Will do. I'm hoping its at my doorstep when I get home from work...

Do you think I will have to supplement with additional Iron?


----------



## tomb1981 (Sep 18, 2015)

I would look at the condition of your plants. Are they becoming a bit yellow?? Then add some iron.

I sometimes take a look at these two sites for more help on plant reaction on nutrition deficiencies:
- Infograph
- Aqua rebell

Still it sometimes is a bit of fiddling around and hoping for the best ;-).


----------



## vilenarios (Jan 28, 2015)

Well its been a solid month of maintenance, small tweaks and trimming. I changed up to flourish, and while I don't think I was having extreme symptoms of csm+b toxicity, it seems that my macandra and AR are doing much better. I'm dosing 3 ml per day, which is a tiny bit higher than the recommendation. Had a small bout of staghorn when I switched to flourish comprehensive, which I spot treated with h202 and got four SAEs who seem to be loving all of the different kinds of plants. The scarlet badis have both disappeared. Well one of them "disappeared" to the floor of my office. The rest of the fish seem to be doing well. Fat bellies, no visible stress and some nice schooling habits.

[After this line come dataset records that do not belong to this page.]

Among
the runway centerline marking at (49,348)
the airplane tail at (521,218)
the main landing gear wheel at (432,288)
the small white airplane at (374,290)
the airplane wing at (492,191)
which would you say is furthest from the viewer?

The rotala walichi just wasn't getting the color, and was just growing way too fast, so I replaced it with some kind of echindorus. I think it should get taller. The more I trim the plants, the better I know how they react, especially since the growing conditions seem to have really stabilized. I ripped out a ton of the downoi as well, which made for a good trade at the local fish store. I think I need to take out the glosso in the bottom right and replace with something a bit more controllable, since its kind of a small area. Its starting to get a spot of cyano bacteria, which you can also see on the glass under the dirt. Not sure how to control that...

I'm going away for 10 days... Someone will be coming to feed the fish, so I'm going to make a little infographic for them on basic maintenance. Should I lower light and co2 or will that mess up new growth? I'm worried about the evaporation, as right now I lose like 4 gallons by Wednesday from a sunday water change. Maybe I can convince them to do a water change. When I get back, I'm going to try to actually take a few nice pictures. The cell phone pics don't do it much justice!


----------



## jeffkrol (Jun 5, 2013)

Beautiful tank.. 
BTW: I know you thought it was "too green" w/ the cyans..
Feel the same now??

As to the 10 days, sorry no good advice but cutting the light down a bit (don't think I'd cut the CO2 unless you are already running close to max) may help the caretakers a bit..


----------



## TLE041 (Jan 16, 2010)

Tank looks great!

Have you thought about adding a piece of driftwood to break up the plant mass and add some visual interest?


----------



## vilenarios (Jan 28, 2015)

jeffkrol said:


> Beautiful tank..
> BTW: I know you thought it was "too green" w/ the cyans..
> Feel the same now??
> 
> As to the 10 days, sorry no good advice but cutting the light down a bit (don't think I'd cut the CO2 unless you are already running close to max) may help the caretakers a bit..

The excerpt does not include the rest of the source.